The healthcare industry is in flux, and it’s difficult to keep up. Skyrocketing costs force many healthcare providers to adopt new business models, and then there are compliance regulations. The average HIPAA violation fine is over a million dollars.

It’s not easy to manage, but when you have a culture of compliance in your healthcare business, compliance just doesn’t rest on your shoulders.

Everyone in your healthcare practice is responsible for compliance. The question is how can you get everyone in your organization on board with compliance?

Keep reading to learn how you can create an organizational culture around regulatory compliance in healthcare.

Get Employee Buy-In

Getting buy-in from everyone in your organization is a big obstacle to create a culture of compliance. You can start by getting everyone in your organization to share the same definition of compliance.

Take a survey of everyone in their organization to get a sense of how they define compliance. Also, ask them if they have witnessed any compliance violations and if they feel comfortable reporting those violations.

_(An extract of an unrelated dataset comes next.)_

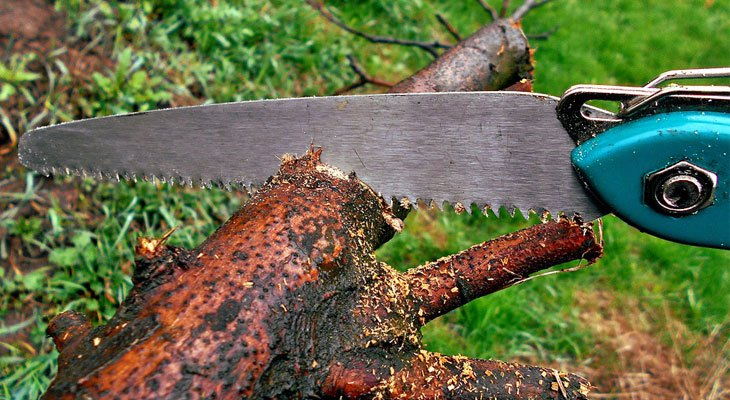 Pruning Saw Definition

The survey is important because it helps you identify barriers that are in the way to full compliance. You can overcome them with regular training and education.

Take a Risk Assessment

Discovering that your employees don’t feel comfortable reporting compliance issues is a major risk to your organization. You have to have a comprehensive risk assessment to learn what the other compliance risks are.

Risk management in healthcare includes people, technology, operations, safety, and legal risks. Your healthcare practice demands that you minimize the risk as much as possible.

A risk assessment uncovers where your organization needs improvement in each area.

Build Compliance Awareness

A compliance awareness campaign is a great first step to encourage a healthcare compliance culture. You can have short meetings and team activities that go over the policies and expectations around compliance.

You don’t want employees to feel like this is just another thing to do. Explain why it’s important and how it impacts their daily work.

Create Policies to Prove the Culture

You can talk about having a culture of compliance, but if there isn’t action behind it, you’ll lose credibility with everyone in your organization.

You need to take what you learned in the risk assessment and surveys and create compliance policies that make a difference. For example, you can create IT policies that govern how devices get used in your office. That minimizes privacy and IT security risks.

Another example is to have an open-door policy for employees to report compliance concerns and violations. They’ll see things that you don’t, and you have to make sure that they know that there won’t be retribution for reporting compliance issues.

Healthcare Culture of Compliance

If you want your healthcare organization to survive in these challenging times, you have to create a culture of compliance. The best way to do that is to get your employees on the same page as to what compliance means. Your policies should also support them in their work to create a compliance culture.